Required action:
Please return each record exactly as it stands.

[Transcribed page contents]
======
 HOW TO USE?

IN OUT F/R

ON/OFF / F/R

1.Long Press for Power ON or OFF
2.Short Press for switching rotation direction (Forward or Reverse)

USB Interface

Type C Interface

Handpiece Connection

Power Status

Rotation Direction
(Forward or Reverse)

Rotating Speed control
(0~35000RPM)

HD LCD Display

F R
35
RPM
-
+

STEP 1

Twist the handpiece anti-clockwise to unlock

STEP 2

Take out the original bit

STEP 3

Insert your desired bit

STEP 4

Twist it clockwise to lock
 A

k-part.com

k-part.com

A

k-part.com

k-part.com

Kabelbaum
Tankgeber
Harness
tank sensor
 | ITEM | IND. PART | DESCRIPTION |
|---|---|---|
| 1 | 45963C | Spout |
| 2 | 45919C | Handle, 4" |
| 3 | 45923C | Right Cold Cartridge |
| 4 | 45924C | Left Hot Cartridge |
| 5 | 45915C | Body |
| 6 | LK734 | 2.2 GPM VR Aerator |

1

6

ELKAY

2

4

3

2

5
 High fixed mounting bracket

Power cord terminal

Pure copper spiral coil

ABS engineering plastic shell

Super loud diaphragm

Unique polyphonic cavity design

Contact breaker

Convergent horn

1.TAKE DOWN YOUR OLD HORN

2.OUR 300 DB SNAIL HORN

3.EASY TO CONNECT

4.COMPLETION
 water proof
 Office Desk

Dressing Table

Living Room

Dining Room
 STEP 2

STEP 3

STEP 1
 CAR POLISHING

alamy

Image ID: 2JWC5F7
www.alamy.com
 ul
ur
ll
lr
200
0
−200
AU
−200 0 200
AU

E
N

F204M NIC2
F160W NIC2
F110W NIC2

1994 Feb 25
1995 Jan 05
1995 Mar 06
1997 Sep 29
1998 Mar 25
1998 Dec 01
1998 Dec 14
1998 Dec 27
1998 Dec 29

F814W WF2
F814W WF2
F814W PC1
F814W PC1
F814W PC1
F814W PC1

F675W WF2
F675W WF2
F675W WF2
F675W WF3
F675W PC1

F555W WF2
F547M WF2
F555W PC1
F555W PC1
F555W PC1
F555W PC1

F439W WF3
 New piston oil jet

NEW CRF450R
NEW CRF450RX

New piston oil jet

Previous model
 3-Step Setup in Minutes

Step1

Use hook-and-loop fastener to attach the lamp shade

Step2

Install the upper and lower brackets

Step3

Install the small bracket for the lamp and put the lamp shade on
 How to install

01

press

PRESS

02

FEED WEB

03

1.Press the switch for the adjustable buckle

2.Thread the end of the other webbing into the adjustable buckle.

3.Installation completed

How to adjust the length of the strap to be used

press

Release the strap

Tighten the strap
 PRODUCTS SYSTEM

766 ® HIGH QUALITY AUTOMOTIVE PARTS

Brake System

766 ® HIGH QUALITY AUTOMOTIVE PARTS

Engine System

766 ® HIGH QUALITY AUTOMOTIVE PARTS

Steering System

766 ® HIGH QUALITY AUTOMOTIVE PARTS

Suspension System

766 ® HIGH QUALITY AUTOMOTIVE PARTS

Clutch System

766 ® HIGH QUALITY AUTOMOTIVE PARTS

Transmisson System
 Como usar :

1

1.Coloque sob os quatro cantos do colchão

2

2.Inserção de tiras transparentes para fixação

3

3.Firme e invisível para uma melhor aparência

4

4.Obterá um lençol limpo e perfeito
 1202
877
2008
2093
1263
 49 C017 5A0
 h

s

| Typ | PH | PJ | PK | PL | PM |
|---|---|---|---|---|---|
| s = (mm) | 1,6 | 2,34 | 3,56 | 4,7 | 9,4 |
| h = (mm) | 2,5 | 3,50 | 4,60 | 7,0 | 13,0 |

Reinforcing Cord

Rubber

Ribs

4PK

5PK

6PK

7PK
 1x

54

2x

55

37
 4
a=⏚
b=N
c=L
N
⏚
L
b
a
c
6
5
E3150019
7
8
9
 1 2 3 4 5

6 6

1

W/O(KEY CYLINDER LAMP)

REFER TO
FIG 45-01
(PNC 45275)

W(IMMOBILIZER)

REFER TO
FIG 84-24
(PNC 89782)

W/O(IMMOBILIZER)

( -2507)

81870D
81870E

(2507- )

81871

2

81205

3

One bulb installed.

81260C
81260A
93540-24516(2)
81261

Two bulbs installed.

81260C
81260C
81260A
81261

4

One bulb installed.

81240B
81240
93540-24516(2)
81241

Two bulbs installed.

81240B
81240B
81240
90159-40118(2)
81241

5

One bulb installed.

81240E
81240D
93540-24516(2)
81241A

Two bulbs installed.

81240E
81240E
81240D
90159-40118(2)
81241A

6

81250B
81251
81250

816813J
======
Task response:
 HOW TO USE?

IN OUT F/R

ON/OFF / F/R

1.Long Press for Power ON or OFF
2.Short Press for switching rotation direction (Forward or Reverse)

USB Interface

Type C Interface

Handpiece Connection

Power Status

Rotation Direction
(Forward or Reverse)

Rotating Speed control
(0~35000RPM)

HD LCD Display

F R
35
RPM
-
+

STEP 1

Twist the handpiece anti-clockwise to unlock

STEP 2

Take out the original bit

STEP 3

Insert your desired bit

STEP 4

Twist it clockwise to lock
 A

k-part.com

k-part.com

A

k-part.com

k-part.com

Kabelbaum
Tankgeber
Harness
tank sensor
 | ITEM | IND. PART | DESCRIPTION |
|---|---|---|
| 1 | 45963C | Spout |
| 2 | 45919C | Handle, 4" |
| 3 | 45923C | Right Cold Cartridge |
| 4 | 45924C | Left Hot Cartridge |
| 5 | 45915C | Body |
| 6 | LK734 | 2.2 GPM VR Aerator |

1

6

ELKAY

2

4

3

2

5
 High fixed mounting bracket

Power cord terminal

Pure copper spiral coil

ABS engineering plastic shell

Super loud diaphragm

Unique polyphonic cavity design

Contact breaker

Convergent horn

1.TAKE DOWN YOUR OLD HORN

2.OUR 300 DB SNAIL HORN

3.EASY TO CONNECT

4.COMPLETION
 water proof
 Office Desk

Dressing Table

Living Room

Dining Room
 STEP 2

STEP 3

STEP 1
 CAR POLISHING

alamy

Image ID: 2JWC5F7
www.alamy.com
 ul
ur
ll
lr
200
0
−200
AU
−200 0 200
AU

E
N

F204M NIC2
F160W NIC2
F110W NIC2

1994 Feb 25
1995 Jan 05
1995 Mar 06
1997 Sep 29
1998 Mar 25
1998 Dec 01
1998 Dec 14
1998 Dec 27
1998 Dec 29

F814W WF2
F814W WF2
F814W PC1
F814W PC1
F814W PC1
F814W PC1

F675W WF2
F675W WF2
F675W WF2
F675W WF3
F675W PC1

F555W WF2
F547M WF2
F555W PC1
F555W PC1
F555W PC1
F555W PC1

F439W WF3
 New piston oil jet

NEW CRF450R
NEW CRF450RX

New piston oil jet

Previous model
 3-Step Setup in Minutes

Step1

Use hook-and-loop fastener to attach the lamp shade

Step2

Install the upper and lower brackets

Step3

Install the small bracket for the lamp and put the lamp shade on
 How to install

01

press

PRESS

02

FEED WEB

03

1.Press the switch for the adjustable buckle

2.Thread the end of the other webbing into the adjustable buckle.

3.Installation completed

How to adjust the length of the strap to be used

press

Release the strap

Tighten the strap
 PRODUCTS SYSTEM

766 ® HIGH QUALITY AUTOMOTIVE PARTS

Brake System

766 ® HIGH QUALITY AUTOMOTIVE PARTS

Engine System

766 ® HIGH QUALITY AUTOMOTIVE PARTS

Steering System

766 ® HIGH QUALITY AUTOMOTIVE PARTS

Suspension System

766 ® HIGH QUALITY AUTOMOTIVE PARTS

Clutch System

766 ® HIGH QUALITY AUTOMOTIVE PARTS

Transmisson System
 Como usar :

1

1.Coloque sob os quatro cantos do colchão

2

2.Inserção de tiras transparentes para fixação

3

3.Firme e invisível para uma melhor aparência

4

4.Obterá um lençol limpo e perfeito
 1202
877
2008
2093
1263
 49 C017 5A0
 h

s

| Typ | PH | PJ | PK | PL | PM |
|---|---|---|---|---|---|
| s = (mm) | 1,6 | 2,34 | 3,56 | 4,7 | 9,4 |
| h = (mm) | 2,5 | 3,50 | 4,60 | 7,0 | 13,0 |

Reinforcing Cord

Rubber

Ribs

4PK

5PK

6PK

7PK
 1x

54

2x

55

37
 4
a=⏚
b=N
c=L
N
⏚
L
b
a
c
6
5
E3150019
7
8
9
 1 2 3 4 5

6 6

1

W/O(KEY CYLINDER LAMP)

REFER TO
FIG 45-01
(PNC 45275)

W(IMMOBILIZER)

REFER TO
FIG 84-24
(PNC 89782)

W/O(IMMOBILIZER)

( -2507)

81870D
81870E

(2507- )

81871

2

81205

3

One bulb installed.

81260C
81260A
93540-24516(2)
81261

Two bulbs installed.

81260C
81260C
81260A
81261

4

One bulb installed.

81240B
81240
93540-24516(2)
81241

Two bulbs installed.

81240B
81240B
81240
90159-40118(2)
81241

5

One bulb installed.

81240E
81240D
93540-24516(2)
81241A

Two bulbs installed.

81240E
81240E
81240D
90159-40118(2)
81241A

6

81250B
81251
81250

816813J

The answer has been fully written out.